PROBLEM REQUIREMENTS: Write out every one of the rows below verbatim, omitting the pictures.
-- Start LISTED RECORDS --
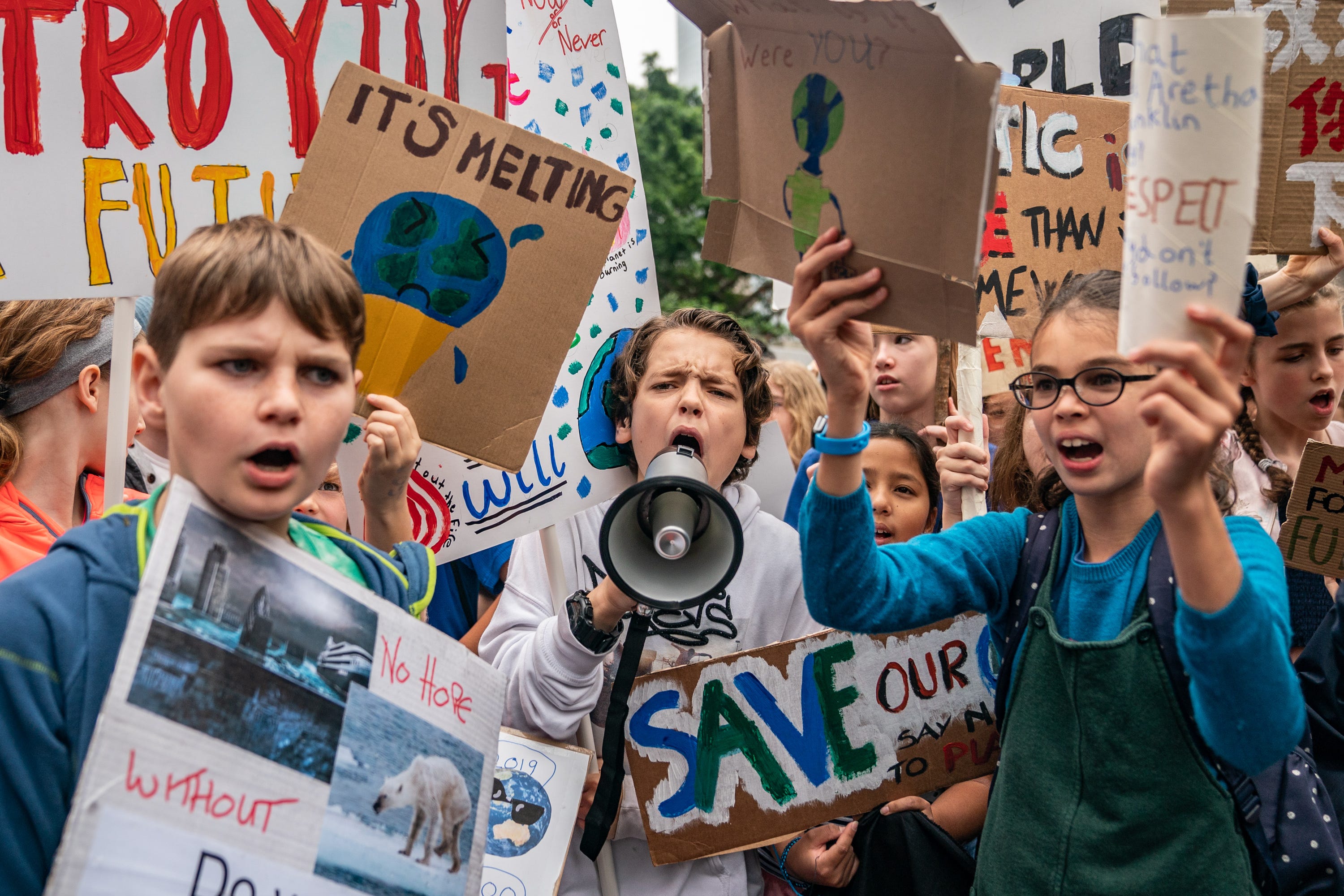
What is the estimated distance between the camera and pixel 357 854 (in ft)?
4.56

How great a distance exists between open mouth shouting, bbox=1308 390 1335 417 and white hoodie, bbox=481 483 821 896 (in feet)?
4.77

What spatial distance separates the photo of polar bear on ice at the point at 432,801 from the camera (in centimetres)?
146

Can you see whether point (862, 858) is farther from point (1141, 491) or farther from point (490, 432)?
point (490, 432)

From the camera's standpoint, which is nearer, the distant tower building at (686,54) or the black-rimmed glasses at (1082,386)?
the black-rimmed glasses at (1082,386)

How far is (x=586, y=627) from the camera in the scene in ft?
7.06

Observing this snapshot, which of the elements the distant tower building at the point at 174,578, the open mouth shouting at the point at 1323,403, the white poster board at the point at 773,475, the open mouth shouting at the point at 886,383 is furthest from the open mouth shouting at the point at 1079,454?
the open mouth shouting at the point at 886,383

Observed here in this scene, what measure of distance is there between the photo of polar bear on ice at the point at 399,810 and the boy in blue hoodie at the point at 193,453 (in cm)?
23

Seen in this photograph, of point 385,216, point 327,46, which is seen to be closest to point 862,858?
point 385,216

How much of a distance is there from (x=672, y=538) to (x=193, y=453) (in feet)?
3.00

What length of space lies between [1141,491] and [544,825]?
1303mm

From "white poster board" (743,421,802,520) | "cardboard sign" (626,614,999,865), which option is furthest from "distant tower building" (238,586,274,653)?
"white poster board" (743,421,802,520)

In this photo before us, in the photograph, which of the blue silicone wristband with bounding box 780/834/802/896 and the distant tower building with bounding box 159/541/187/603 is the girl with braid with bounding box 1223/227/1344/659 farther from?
the distant tower building with bounding box 159/541/187/603

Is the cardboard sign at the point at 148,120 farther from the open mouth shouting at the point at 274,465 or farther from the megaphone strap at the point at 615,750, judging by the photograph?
the megaphone strap at the point at 615,750

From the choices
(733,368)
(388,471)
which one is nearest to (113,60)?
(388,471)
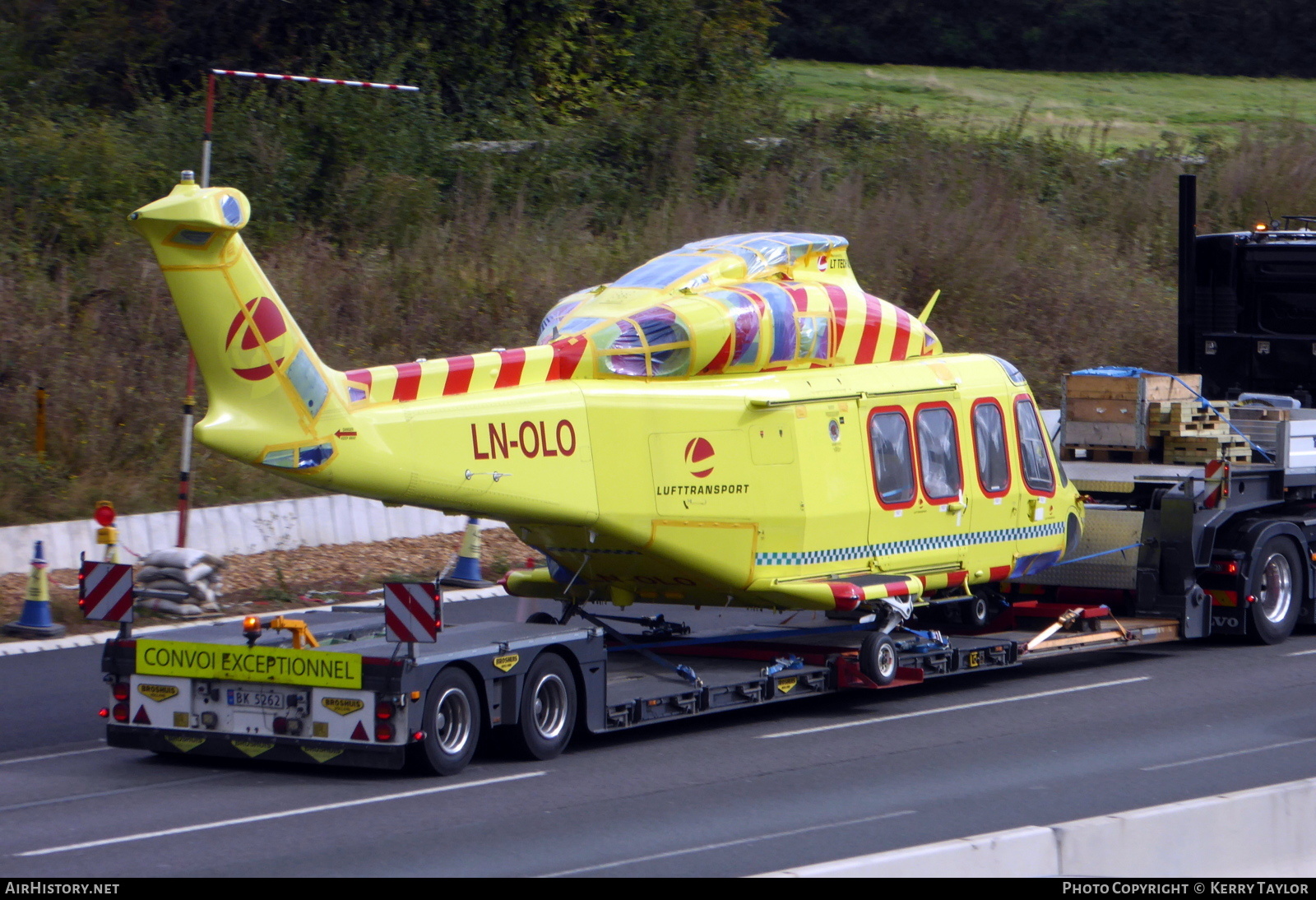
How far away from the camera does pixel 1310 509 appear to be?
16047 mm

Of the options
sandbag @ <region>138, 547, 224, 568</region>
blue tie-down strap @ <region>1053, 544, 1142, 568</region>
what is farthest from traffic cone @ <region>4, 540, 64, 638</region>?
blue tie-down strap @ <region>1053, 544, 1142, 568</region>

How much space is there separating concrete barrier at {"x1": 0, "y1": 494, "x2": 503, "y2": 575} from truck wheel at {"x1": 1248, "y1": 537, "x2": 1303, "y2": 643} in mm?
7394

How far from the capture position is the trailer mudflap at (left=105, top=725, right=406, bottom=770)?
33.5 ft

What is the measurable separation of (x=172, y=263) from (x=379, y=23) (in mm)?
21445

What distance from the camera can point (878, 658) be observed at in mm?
12258

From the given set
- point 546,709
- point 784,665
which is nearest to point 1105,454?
point 784,665

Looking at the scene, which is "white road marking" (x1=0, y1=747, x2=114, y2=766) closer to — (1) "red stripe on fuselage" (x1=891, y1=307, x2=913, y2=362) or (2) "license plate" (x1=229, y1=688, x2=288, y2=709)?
(2) "license plate" (x1=229, y1=688, x2=288, y2=709)

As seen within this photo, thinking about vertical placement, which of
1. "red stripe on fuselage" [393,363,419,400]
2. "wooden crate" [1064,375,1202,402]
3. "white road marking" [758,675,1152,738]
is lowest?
"white road marking" [758,675,1152,738]

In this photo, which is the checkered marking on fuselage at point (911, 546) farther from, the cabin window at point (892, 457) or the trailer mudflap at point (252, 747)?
the trailer mudflap at point (252, 747)

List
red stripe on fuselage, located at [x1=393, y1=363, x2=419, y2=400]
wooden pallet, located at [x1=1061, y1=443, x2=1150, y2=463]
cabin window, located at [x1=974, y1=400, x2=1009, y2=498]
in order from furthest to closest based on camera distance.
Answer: wooden pallet, located at [x1=1061, y1=443, x2=1150, y2=463] < cabin window, located at [x1=974, y1=400, x2=1009, y2=498] < red stripe on fuselage, located at [x1=393, y1=363, x2=419, y2=400]

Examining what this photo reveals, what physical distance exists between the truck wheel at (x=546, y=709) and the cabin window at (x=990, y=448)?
411 cm

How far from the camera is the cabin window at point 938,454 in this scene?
1304 centimetres
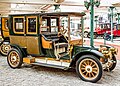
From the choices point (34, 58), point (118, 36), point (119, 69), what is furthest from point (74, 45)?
point (118, 36)

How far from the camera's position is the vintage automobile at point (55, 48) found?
5.03 meters

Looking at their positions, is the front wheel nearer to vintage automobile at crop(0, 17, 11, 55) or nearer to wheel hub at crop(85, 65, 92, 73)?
wheel hub at crop(85, 65, 92, 73)

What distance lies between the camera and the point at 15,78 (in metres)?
5.28

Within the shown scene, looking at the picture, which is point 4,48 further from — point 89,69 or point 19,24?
point 89,69

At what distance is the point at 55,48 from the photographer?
18.9 feet

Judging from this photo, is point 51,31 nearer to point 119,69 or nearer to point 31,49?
point 31,49

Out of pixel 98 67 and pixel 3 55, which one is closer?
pixel 98 67

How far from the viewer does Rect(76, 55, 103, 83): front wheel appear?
484cm

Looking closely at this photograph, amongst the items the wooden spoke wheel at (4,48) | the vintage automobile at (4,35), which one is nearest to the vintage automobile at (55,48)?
the vintage automobile at (4,35)

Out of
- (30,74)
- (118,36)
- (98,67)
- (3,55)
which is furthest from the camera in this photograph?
(118,36)

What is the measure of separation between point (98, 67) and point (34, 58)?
6.92ft

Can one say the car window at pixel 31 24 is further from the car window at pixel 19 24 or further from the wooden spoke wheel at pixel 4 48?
the wooden spoke wheel at pixel 4 48

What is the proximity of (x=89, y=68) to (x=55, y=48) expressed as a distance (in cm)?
122

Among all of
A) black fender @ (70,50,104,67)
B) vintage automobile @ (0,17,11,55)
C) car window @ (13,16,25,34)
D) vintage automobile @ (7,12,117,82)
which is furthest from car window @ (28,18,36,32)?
vintage automobile @ (0,17,11,55)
-- End LISTED RECORDS --
ANSWER TO THIS TASK:
What is the estimated distance between the camera and pixel 357 854 (in ft)?
4.56

How great a distance exists between open mouth shouting, bbox=1308 390 1335 417 and white hoodie, bbox=481 483 821 896 (in feet)?
4.77

What spatial distance separates the photo of polar bear on ice at the point at 432,801 from the camera (in centimetres)?
146

Can you see whether point (862, 858) is farther from point (1141, 491) or farther from point (490, 432)?
point (490, 432)

From the camera's standpoint, which is nearer, the distant tower building at (686,54) or the black-rimmed glasses at (1082,386)?
the black-rimmed glasses at (1082,386)

How far is (x=586, y=627) from the camera in the scene in ft?
7.06

Observing this snapshot, which of the elements the distant tower building at the point at 174,578, the open mouth shouting at the point at 1323,403, the white poster board at the point at 773,475, the open mouth shouting at the point at 886,383 is furthest from the open mouth shouting at the point at 1079,454?
the open mouth shouting at the point at 886,383

Observed here in this scene, what measure of distance is there between the photo of polar bear on ice at the point at 399,810 and the boy in blue hoodie at the point at 193,453 (in cm)?
23

Seen in this photograph, of point 385,216, point 327,46, which is seen to be closest to point 862,858?
point 385,216

How much of a distance is there from (x=672, y=538) to (x=193, y=453) (in feet)?
3.00

What length of space lies between [1141,491] and [544,825]?
1303mm

From "white poster board" (743,421,802,520) | "cardboard sign" (626,614,999,865), which option is furthest from "distant tower building" (238,586,274,653)?
"white poster board" (743,421,802,520)

In this photo before us, in the photograph, which of the blue silicone wristband with bounding box 780/834/802/896 and the distant tower building with bounding box 159/541/187/603 is the girl with braid with bounding box 1223/227/1344/659 farther from?
the distant tower building with bounding box 159/541/187/603

Is the cardboard sign at the point at 148,120 farther from the open mouth shouting at the point at 274,465 or farther from the megaphone strap at the point at 615,750, judging by the photograph?
the megaphone strap at the point at 615,750

From the choices
(733,368)
(388,471)
which one is nearest to (113,60)?
(388,471)
How far away from the camera does pixel 1310 509 appear to be?
16047 mm

Of the options
sandbag @ <region>138, 547, 224, 568</region>
blue tie-down strap @ <region>1053, 544, 1142, 568</region>
what is farthest from traffic cone @ <region>4, 540, 64, 638</region>?
blue tie-down strap @ <region>1053, 544, 1142, 568</region>

How much space is there separating concrete barrier at {"x1": 0, "y1": 494, "x2": 503, "y2": 575} from truck wheel at {"x1": 1248, "y1": 537, "x2": 1303, "y2": 643} in mm?
7394

How far from the capture position is the trailer mudflap at (left=105, top=725, right=406, bottom=770)?
33.5 ft

What is the measurable separation of (x=172, y=263) from (x=379, y=23) (in mm)?
21445

What distance from the camera can point (878, 658) be observed at in mm?
12258

From the given set
- point 546,709
- point 784,665
which is nearest to point 1105,454?
point 784,665

Looking at the scene, which is "white road marking" (x1=0, y1=747, x2=114, y2=766) closer to — (1) "red stripe on fuselage" (x1=891, y1=307, x2=913, y2=362) or (2) "license plate" (x1=229, y1=688, x2=288, y2=709)?
(2) "license plate" (x1=229, y1=688, x2=288, y2=709)

As seen within this photo, thinking about vertical placement, which of
1. "red stripe on fuselage" [393,363,419,400]
2. "wooden crate" [1064,375,1202,402]
3. "white road marking" [758,675,1152,738]
is lowest?
"white road marking" [758,675,1152,738]

In this photo, which is the checkered marking on fuselage at point (911, 546) farther from, the cabin window at point (892, 457) or the trailer mudflap at point (252, 747)?
the trailer mudflap at point (252, 747)

List
red stripe on fuselage, located at [x1=393, y1=363, x2=419, y2=400]
wooden pallet, located at [x1=1061, y1=443, x2=1150, y2=463]
cabin window, located at [x1=974, y1=400, x2=1009, y2=498]
in order from furthest to closest based on camera distance.
Answer: wooden pallet, located at [x1=1061, y1=443, x2=1150, y2=463] < cabin window, located at [x1=974, y1=400, x2=1009, y2=498] < red stripe on fuselage, located at [x1=393, y1=363, x2=419, y2=400]

Examining what this photo reveals, what physical distance exists between the truck wheel at (x=546, y=709) and the cabin window at (x=990, y=448)?
411 cm

How far from the camera is the cabin window at point 938,454 in this scene?
1304 centimetres
From the choices point (34, 58), point (118, 36), point (119, 69), what is furthest from point (74, 45)?
point (118, 36)

How far from the camera's position is the vintage automobile at point (55, 48) found?
5.03 meters

Looking at their positions, is the front wheel nearer to vintage automobile at crop(0, 17, 11, 55) or nearer to wheel hub at crop(85, 65, 92, 73)?
wheel hub at crop(85, 65, 92, 73)

What distance lies between the camera and the point at 15,78 (in metres)?
5.28

Within the shown scene, looking at the picture, which is point 4,48 further from — point 89,69 or point 19,24?
point 89,69

At what distance is the point at 55,48 from the photographer?
18.9 feet

Judging from this photo, is point 51,31 nearer to point 119,69 or nearer to point 31,49?
point 31,49

Out of pixel 98 67 and pixel 3 55, which one is closer?
pixel 98 67

How far from the viewer does Rect(76, 55, 103, 83): front wheel appear?
484cm

Looking closely at this photograph, amongst the items the wooden spoke wheel at (4,48) | the vintage automobile at (4,35), which one is nearest to the vintage automobile at (55,48)?
the vintage automobile at (4,35)

Out of
- (30,74)
- (118,36)
- (98,67)
- (3,55)
which is furthest from the camera in this photograph?
(118,36)

What is the measure of separation between point (98, 67) and point (34, 58)?
6.92ft

Can one say the car window at pixel 31 24 is further from the car window at pixel 19 24 or further from the wooden spoke wheel at pixel 4 48?
the wooden spoke wheel at pixel 4 48

What is the proximity of (x=89, y=68) to (x=55, y=48) expressed as a distance (in cm)?
122

Among all of
A) black fender @ (70,50,104,67)
B) vintage automobile @ (0,17,11,55)
C) car window @ (13,16,25,34)
D) vintage automobile @ (7,12,117,82)
which is furthest from car window @ (28,18,36,32)?
vintage automobile @ (0,17,11,55)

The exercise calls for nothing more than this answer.